Today we continue our discussion from Monday with Arug Agrawal, editor of World Development.
DI: World Development is more inter-disciplinary than many other development journals. This sometimes causes communication difficulties for authors when they strike referees from different disciplines who worry about different issues or don’t share an understanding of some of the same methodological approaches. Do you have any advice for authors sending papers to your journal on how to best deal with this issue?
AA: This is a real issue, and to some extent I think of disciplinary affiliation is an important, but only one proxy for communication difficulties. Communication difficulties can also arise owing to other kinds of differences: between subfields within a discipline, between substantive domains (say health vs. education vs. sanitation) in the same subfield, and even perhaps between researchers working in different regions.
We have a database of nearly 17,000 reviewers and we do our best to match reviewers to papers initially on the basis of keyword searches, and then by looking at the kind of work done by the individuals that match the keyword search. Typically, we try to have at least one reviewer who works on the region if the paper focuses on a single country or region, and another reviewer whose research overlaps the paper’s substantive concerns. We will also do our best not to assign a paper written by an economist to an anthropologist reviewer precisely for the reason you mention (although a reviewer is often the hardest on a paper that is close to his or her specialty! So yes, I worry a lot about a good match between a reviewer and a paper, and try to avoid obvious problems of “translation” across intellectual, disciplinary, or methodological formations.
If an author is particularly concerned about such an issue, it is always useful to highlight it in the cover letter. I will almost never send a paper to a reviewer suggested by an author, but I will also almost always take into account general concerns or preferences expressed by the author regarding types of reviewers.
DI: As a follow-up issue, do you typically try and assign a mix of referees from different disciplines to each paper, or is it common for papers by economists to typically get sent to economists as referees, and papers by sociologists to get sent to other sociologists, etc.?
AA: Unless a paper is evidently speaking to a topic on which there is a relatively robust interdisciplinary literature, I am careful not to assign reviewers who may not appreciate a paper’s arguments because of differences in disciplinary affiliation.
DI: Do you have a cut-off as to what constitutes a development paper? For example, would papers on Korea or Estonia be considered development papers? Or does it depend on the subject, so you would even consider certain papers based in the U.S. or Western Europe?
AA: Hmmm, I am not sure I fully appreciate this question. If it is about whether there is an income threshold beyond which a paper ceases to be a good fit for World Development, perhaps that is true, but I have not defined that threshold particularly clearly to myself. I think if a paper is about poverty in Western Europe or the United States or Japan, it could make a claim to why it is a good fit for World Development. But frankly, we get very few papers like that. If it is a good paper, I would certainly consider it.

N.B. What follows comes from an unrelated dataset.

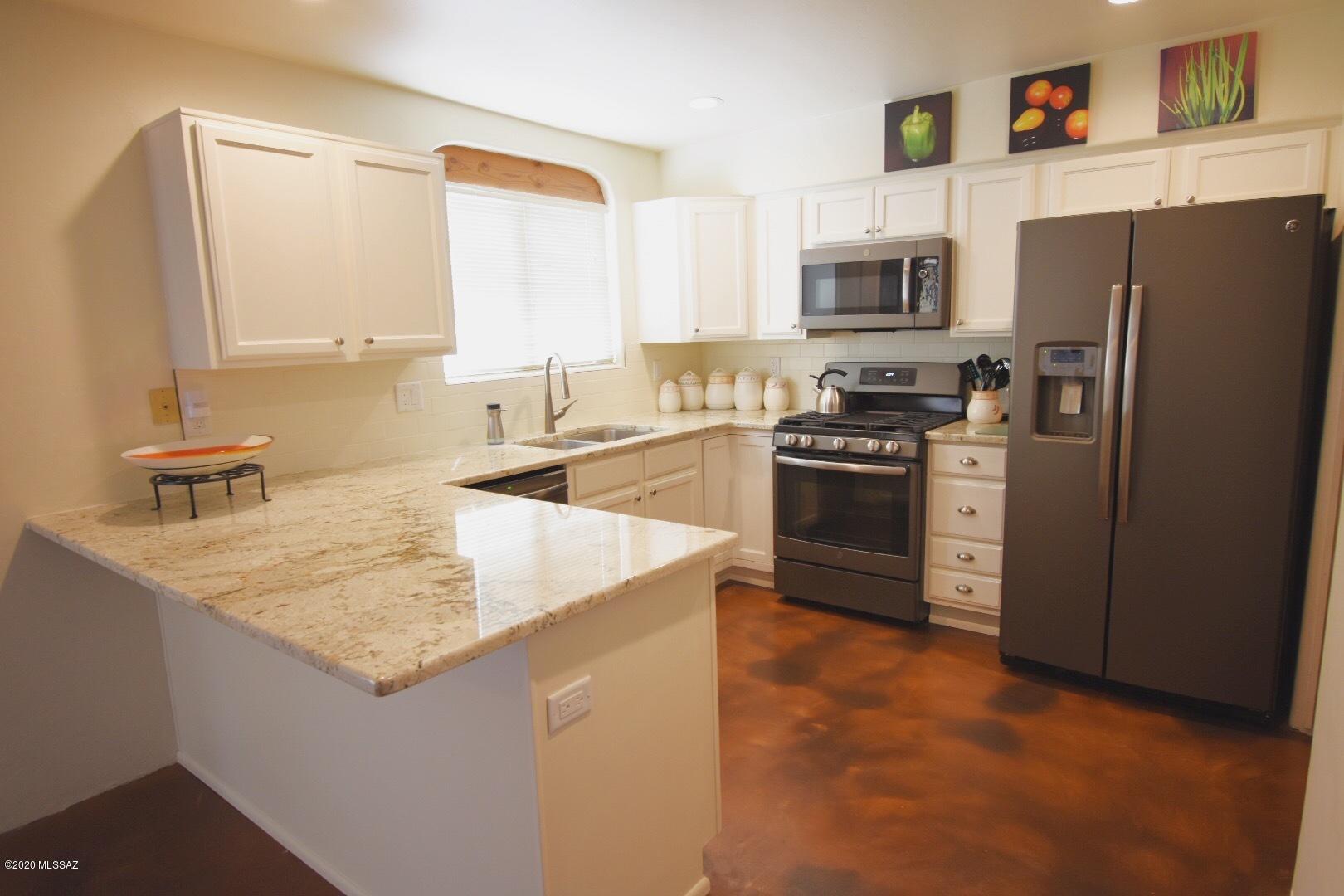 Ironwood Meadows(1-103) - Residential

DI: As far as we are aware, World Development currently does not have a data replication policy (where authors of accepted papers have to submit their data and code so that anyone who wants to can replicate the tables in the paper). Is this correct? Is this something you are thinking about requiring for accepted papers, or not something you see as a priority?
AA: You are right – we do not have a data replication policy. It is something I am actively considering and is a topic for our annual editorial team meeting for the year. I can’t say that it is the first priority for this year’s meeting, but it is something on which I would like us to develop a policy within the next two years, in consultation with editors of other development journals as well.
DI: Finally, our blog focuses on issues related to impact evaluation and measurement. Are there certain areas in these topics where you think World Development offers a home for work that might not be such a good fit at some other development journals? For example, do you think you are more likely to publish mixed methods approaches to evaluation? Would you publish pure qualitative evaluation work? On the measurement side, our view is that the profession would benefit from more good papers on improving measurement of development issues. Are you interested in papers that are purely about how to measure some aspect of development better?
AA: I don’t think we are more likely to publish papers that use mixed methods, or rely on a single evaluation approach/method, or because they are based purely on qualitative methods. Ultimately, what a paper says in answer to the “so what” question and how well it provides the answer is crucial to the publication decision.
But it may be true that if other development journals catering mostly or only to economists publish only quantitative or modeling or mathematically driven work, World Development is one of the few places where alternative ways of producing insights about development will continue to be valued.